How does coaching fit in to the development strategy in your organisation?

Perceptions of coaching (and coaches) vary greatly, and that’s hardly surprising. There are some excellent professional bodies out there laying down rigorous standards and CPD (continuous professional development) requirements for their members; but in reality, the coaching profession is unregulated and anyone can call themselves a coach. It is the Wild West of people development.

So in a marketplace where anyone and everyone feels justified in adding ‘coaching’ to their list of skills on LinkedIn, what is it really? What happens in a coaching session, run by a skilled coach? And who should you trust to provide it to your business?

In traditional training, information is given to the learner to consider, accept and apply. Training tends to trade in the enhancement of knowledge and skill. Coaching works the other way round and has a different starting point. Put simply, coaching is concerned with the exploration of the individual’s own thought processes, needs, motivations and beliefs. It recognises that for all of us, regardless of our place in our organisation or our society, our beliefs and attitudes drive our behaviour. By understanding ourselves better, we can make conscious decisions that benefit us and those we live and work with.

This approach applies right across the coaching ‘spectrum’, from life coaching – which typically focuses around lifestyle, health, personal relationships and confidence building – right through to the hard-nosed corporate market, where the work is about strategy, effective leadership and working through specific business challenges.

The marketing and messages may differ according to the target audience, but fundamentally, great coaching uses the same ingredients:

  • A starting point of unconditional positive regard by the coach to the client, meaning no bias or agenda is brought into the room by the coach.
  • A partnership between coach and client that is confidential, non-judgmental and completely at ease.
  • Listening by the coach at a level of quality you will rarely experience anywhere else, combined with insightful, powerful questioning to provoke deeper thinking.
  • Respectful but robust challenging of the assumptions and beliefs that show themselves, and which could be impacting negatively on the client’s outlook and actions.

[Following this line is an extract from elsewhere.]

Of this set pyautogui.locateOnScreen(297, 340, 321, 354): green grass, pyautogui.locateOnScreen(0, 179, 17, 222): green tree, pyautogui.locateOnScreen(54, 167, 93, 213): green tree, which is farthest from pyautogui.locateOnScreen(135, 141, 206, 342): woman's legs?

It all sounds deceptively simple, and be honest… does that also sound a little bit, well… soft and fluffy to you? If so, here’s one reassuringly hard headed statistic for you, based on just one study: “Training was found to improve manager performance by 22% – but when coaching support was added into the mix, this rocketed up to 88% improvement.”* This pattern is borne out in study after study.

The wonderful Kim Morgan of Barefoot Coaching (provider of the Postgraduate Certificate in Business and Personal Coaching at Chester University) has the perfect words of reassurance for her sceptical corporate clientele: “I don’t hug trees and I don’t knit my own yogurt,” she says. I daresay if you want to do those things better, there will be a coach out there for you. (And there may indeed be some newly verified value in tree-hugging, but that’s for another time…). But if what you need is to get improved business results, you would be well advised to investigate coaching as an integral part of your people development strategy without delay.

(cf: Olivero et al (1997). Executive Coaching as Transfer of Training Tool Public Personnel Management (Vol 26, No 4, Winter ed.)